It was in the Puritan colonies that published American literature was born, with writers
like Thomas Hooker and Roger Williams producing works to promote their visions of the
religious state. Perhaps the first book to be published by in America was the Bay Psalm
Book in 1640, produced by thirty ministers, led by Richard Mather and John Cotton. It
was followed by passionate histories like Edward Johnson’s Wonder-Working
Providence (1654) and Cotton and Mather’s epic Magnalia Christi Americana (1702).
The American Revolution and the subsequent independence of the United States was
a time of intellectual activity together with social and economic change. The
founding fathers of the new state included the writers, Thomas Jefferson, Alexander
Hamilton, Philip Freneau, the first American lyric poet of distinction, the pamphleteer
Thomas Paine, later an attacker of conventional religion, and the polemicist Francis
Hopkinson, who was also the first American composer. The nineteenth century saw
the spreading and recognition of American writing in Europe with the folk stories of
Washington Irving, the frontier adventures of Fenimore Cooper and the moralising
verse of Henry Wadsworth Longfellow. Then came the giants, who took even the old
world by storm and are still regarded as being among the greats of Western literature:
Edgar Allan Poe, Nathaniel Hawthorne, Herman Melville and the poet, Walt Whitman.

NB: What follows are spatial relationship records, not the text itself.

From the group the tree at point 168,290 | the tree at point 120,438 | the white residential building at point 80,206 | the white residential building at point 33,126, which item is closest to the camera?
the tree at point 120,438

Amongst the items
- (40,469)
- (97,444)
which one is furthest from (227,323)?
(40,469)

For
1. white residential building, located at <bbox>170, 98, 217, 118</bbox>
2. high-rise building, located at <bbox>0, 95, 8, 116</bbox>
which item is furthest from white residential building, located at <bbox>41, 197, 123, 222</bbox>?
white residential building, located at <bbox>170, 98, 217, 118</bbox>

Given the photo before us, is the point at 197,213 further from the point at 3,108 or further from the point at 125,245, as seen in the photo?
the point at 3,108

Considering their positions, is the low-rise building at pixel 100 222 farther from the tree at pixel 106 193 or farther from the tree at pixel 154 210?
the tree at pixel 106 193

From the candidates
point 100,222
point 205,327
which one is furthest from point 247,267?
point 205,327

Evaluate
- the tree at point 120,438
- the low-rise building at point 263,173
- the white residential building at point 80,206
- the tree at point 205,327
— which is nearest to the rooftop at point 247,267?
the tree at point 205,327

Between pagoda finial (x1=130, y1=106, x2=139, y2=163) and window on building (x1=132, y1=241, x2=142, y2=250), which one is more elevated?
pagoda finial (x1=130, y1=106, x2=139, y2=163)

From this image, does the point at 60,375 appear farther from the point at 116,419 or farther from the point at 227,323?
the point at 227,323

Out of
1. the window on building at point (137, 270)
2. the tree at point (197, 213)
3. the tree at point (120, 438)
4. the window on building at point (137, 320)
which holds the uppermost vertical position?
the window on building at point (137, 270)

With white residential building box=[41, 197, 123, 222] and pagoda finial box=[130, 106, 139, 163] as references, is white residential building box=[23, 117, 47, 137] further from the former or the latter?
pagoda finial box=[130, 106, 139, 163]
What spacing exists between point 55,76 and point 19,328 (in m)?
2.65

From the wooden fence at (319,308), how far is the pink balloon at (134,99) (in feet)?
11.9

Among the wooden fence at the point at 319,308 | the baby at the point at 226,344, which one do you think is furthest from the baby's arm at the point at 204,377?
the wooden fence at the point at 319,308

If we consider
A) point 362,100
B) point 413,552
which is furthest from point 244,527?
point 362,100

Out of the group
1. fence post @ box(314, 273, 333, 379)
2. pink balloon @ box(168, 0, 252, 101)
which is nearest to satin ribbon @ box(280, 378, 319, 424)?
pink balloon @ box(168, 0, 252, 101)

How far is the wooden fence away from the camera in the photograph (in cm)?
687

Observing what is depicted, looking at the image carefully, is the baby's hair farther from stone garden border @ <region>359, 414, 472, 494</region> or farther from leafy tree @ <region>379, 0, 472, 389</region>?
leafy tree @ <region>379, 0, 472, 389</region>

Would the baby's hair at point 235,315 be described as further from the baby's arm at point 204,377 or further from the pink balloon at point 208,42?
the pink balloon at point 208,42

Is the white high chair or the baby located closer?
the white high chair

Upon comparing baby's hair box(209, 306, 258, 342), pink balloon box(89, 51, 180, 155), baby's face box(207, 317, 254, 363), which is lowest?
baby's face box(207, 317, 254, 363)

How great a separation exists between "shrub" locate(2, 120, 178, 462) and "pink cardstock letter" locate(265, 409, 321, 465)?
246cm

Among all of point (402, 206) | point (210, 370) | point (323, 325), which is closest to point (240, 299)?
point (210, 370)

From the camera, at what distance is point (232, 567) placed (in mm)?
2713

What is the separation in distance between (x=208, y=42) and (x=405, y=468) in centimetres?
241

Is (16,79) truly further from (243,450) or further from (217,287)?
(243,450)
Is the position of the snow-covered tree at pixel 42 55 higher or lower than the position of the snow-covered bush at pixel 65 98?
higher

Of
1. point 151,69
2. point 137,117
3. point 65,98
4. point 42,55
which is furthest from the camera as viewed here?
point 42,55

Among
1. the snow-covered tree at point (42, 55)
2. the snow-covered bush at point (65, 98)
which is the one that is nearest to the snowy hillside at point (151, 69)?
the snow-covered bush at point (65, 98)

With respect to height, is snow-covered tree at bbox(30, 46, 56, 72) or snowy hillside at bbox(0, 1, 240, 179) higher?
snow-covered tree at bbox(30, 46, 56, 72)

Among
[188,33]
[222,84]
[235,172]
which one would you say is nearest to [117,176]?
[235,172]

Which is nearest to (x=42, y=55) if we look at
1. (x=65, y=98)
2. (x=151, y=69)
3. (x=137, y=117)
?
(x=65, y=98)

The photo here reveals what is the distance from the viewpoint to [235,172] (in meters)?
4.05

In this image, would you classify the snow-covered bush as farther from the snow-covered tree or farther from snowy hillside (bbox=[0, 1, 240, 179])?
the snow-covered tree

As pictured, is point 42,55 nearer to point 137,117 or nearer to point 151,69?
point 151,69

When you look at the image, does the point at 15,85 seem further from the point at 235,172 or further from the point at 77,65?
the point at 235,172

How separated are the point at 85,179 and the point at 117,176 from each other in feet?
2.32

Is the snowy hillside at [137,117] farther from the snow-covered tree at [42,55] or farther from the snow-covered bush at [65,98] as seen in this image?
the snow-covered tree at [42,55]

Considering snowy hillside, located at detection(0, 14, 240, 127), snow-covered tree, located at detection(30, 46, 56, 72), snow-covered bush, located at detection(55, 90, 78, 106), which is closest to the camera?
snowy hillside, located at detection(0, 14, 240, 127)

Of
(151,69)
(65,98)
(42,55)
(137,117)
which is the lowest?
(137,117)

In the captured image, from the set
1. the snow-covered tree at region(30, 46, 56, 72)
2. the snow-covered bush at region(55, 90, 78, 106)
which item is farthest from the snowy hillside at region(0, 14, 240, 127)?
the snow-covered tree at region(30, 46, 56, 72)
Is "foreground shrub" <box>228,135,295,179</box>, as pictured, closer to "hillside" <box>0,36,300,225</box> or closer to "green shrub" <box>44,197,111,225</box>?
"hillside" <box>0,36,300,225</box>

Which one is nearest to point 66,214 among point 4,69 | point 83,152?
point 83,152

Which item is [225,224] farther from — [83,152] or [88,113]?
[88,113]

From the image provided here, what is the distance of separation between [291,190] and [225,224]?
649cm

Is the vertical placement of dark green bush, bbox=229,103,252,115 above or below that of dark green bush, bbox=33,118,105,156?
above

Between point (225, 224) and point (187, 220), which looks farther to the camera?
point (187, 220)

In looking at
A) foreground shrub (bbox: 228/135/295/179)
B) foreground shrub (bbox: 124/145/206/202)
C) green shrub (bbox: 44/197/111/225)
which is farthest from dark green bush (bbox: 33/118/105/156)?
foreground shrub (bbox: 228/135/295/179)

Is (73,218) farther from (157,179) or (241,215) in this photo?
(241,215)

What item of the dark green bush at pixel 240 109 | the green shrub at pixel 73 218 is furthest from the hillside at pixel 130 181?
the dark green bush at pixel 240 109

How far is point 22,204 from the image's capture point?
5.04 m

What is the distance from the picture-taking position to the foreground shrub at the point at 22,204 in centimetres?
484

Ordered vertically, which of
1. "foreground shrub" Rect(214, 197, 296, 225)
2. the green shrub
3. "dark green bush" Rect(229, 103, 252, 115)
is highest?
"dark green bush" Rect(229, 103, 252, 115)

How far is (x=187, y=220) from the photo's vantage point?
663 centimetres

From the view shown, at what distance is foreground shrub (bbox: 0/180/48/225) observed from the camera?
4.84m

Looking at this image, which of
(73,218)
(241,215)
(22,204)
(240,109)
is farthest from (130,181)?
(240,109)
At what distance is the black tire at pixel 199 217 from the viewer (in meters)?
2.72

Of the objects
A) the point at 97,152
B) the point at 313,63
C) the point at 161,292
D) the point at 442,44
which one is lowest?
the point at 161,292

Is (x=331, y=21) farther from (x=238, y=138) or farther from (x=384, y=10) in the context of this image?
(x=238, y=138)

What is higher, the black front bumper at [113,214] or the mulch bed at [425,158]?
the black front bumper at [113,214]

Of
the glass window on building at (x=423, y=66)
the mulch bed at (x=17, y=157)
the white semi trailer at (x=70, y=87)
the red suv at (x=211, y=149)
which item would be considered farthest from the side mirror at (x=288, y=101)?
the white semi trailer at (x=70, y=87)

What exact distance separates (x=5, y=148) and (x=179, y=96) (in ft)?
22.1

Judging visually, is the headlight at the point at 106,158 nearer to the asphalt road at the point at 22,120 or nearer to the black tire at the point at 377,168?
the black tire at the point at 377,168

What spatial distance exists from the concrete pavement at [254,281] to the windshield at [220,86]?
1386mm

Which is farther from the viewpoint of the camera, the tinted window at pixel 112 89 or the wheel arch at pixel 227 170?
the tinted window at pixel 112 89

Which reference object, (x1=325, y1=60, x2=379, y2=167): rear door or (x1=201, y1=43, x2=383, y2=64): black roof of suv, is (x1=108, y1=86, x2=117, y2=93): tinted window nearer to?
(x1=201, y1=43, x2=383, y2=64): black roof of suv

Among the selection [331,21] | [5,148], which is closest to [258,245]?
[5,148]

That romantic trend was interrupted by two of America’s great writers, Henry James
and Mark Twain, who threw the doors open to a new realism and changed American
literature, setting it up for the rich literature that followed and which has not
diminished. James emigrated to Europe and embraced psychological realism in
novels such as Portrait of a Lady (1881), and Twain used national dialects in classics
like Huckleberry Finn (1885).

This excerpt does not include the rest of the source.